## WHAT YOU WILL DO
Rewrite every line of the records below as a numbered list, leaving out the blank lines.
____ ENTRIES SHOWN
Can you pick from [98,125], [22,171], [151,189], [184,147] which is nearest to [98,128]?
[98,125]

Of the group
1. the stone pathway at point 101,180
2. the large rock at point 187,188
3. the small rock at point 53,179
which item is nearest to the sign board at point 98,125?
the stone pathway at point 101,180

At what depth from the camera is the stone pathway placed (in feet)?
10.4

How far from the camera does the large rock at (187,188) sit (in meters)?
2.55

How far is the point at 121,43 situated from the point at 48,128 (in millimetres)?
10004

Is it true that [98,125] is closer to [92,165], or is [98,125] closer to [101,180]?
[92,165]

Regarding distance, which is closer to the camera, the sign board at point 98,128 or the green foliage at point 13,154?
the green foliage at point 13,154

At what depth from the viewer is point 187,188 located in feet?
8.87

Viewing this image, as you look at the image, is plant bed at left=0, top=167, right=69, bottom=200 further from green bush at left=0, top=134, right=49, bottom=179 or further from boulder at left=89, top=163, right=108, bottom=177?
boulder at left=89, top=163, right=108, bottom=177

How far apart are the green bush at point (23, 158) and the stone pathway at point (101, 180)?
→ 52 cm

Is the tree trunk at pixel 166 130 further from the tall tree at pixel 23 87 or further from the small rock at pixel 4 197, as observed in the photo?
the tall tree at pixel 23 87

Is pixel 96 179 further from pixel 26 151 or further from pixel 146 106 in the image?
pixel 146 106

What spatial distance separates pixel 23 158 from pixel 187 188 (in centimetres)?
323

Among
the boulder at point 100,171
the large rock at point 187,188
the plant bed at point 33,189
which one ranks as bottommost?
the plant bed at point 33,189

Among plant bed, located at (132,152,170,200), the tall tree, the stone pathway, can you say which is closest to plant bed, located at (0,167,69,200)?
________
## TASK RESPONSE
1. Can you pick from [98,125], [22,171], [151,189], [184,147] which is nearest to [98,128]?
2. [98,125]
3. Of the group
4. 1. the stone pathway at point 101,180
5. 2. the large rock at point 187,188
6. 3. the small rock at point 53,179
7. which item is nearest to the sign board at point 98,125?
8. the stone pathway at point 101,180
9. At what depth from the camera is the stone pathway placed (in feet)?
10. 10.4
11. How far from the camera does the large rock at (187,188) sit (in meters)?
12. 2.55
13. How far is the point at 121,43 situated from the point at 48,128 (in millimetres)?
14. 10004
15. Is it true that [98,125] is closer to [92,165], or is [98,125] closer to [101,180]?
16. [92,165]
17. Regarding distance, which is closer to the camera, the sign board at point 98,128 or the green foliage at point 13,154?
18. the green foliage at point 13,154
19. At what depth from the viewer is point 187,188 located in feet?
20. 8.87
21. Viewing this image, as you look at the image, is plant bed at left=0, top=167, right=69, bottom=200 further from green bush at left=0, top=134, right=49, bottom=179 or further from boulder at left=89, top=163, right=108, bottom=177?
22. boulder at left=89, top=163, right=108, bottom=177
23. How far apart are the green bush at point (23, 158) and the stone pathway at point (101, 180)?
24. → 52 cm
25. Is the tree trunk at pixel 166 130 further from the tall tree at pixel 23 87 or further from the small rock at pixel 4 197, as observed in the photo?
26. the tall tree at pixel 23 87
27. Is pixel 96 179 further from pixel 26 151 or further from pixel 146 106 in the image?
28. pixel 146 106
29. What spatial distance separates pixel 23 158 from pixel 187 188 (in centimetres)?
30. 323
31. Among
32. the boulder at point 100,171
33. the large rock at point 187,188
34. the plant bed at point 33,189
35. which one ranks as bottommost?
36. the plant bed at point 33,189
37. Among plant bed, located at (132,152,170,200), the tall tree, the stone pathway, can you say which is closest to plant bed, located at (0,167,69,200)?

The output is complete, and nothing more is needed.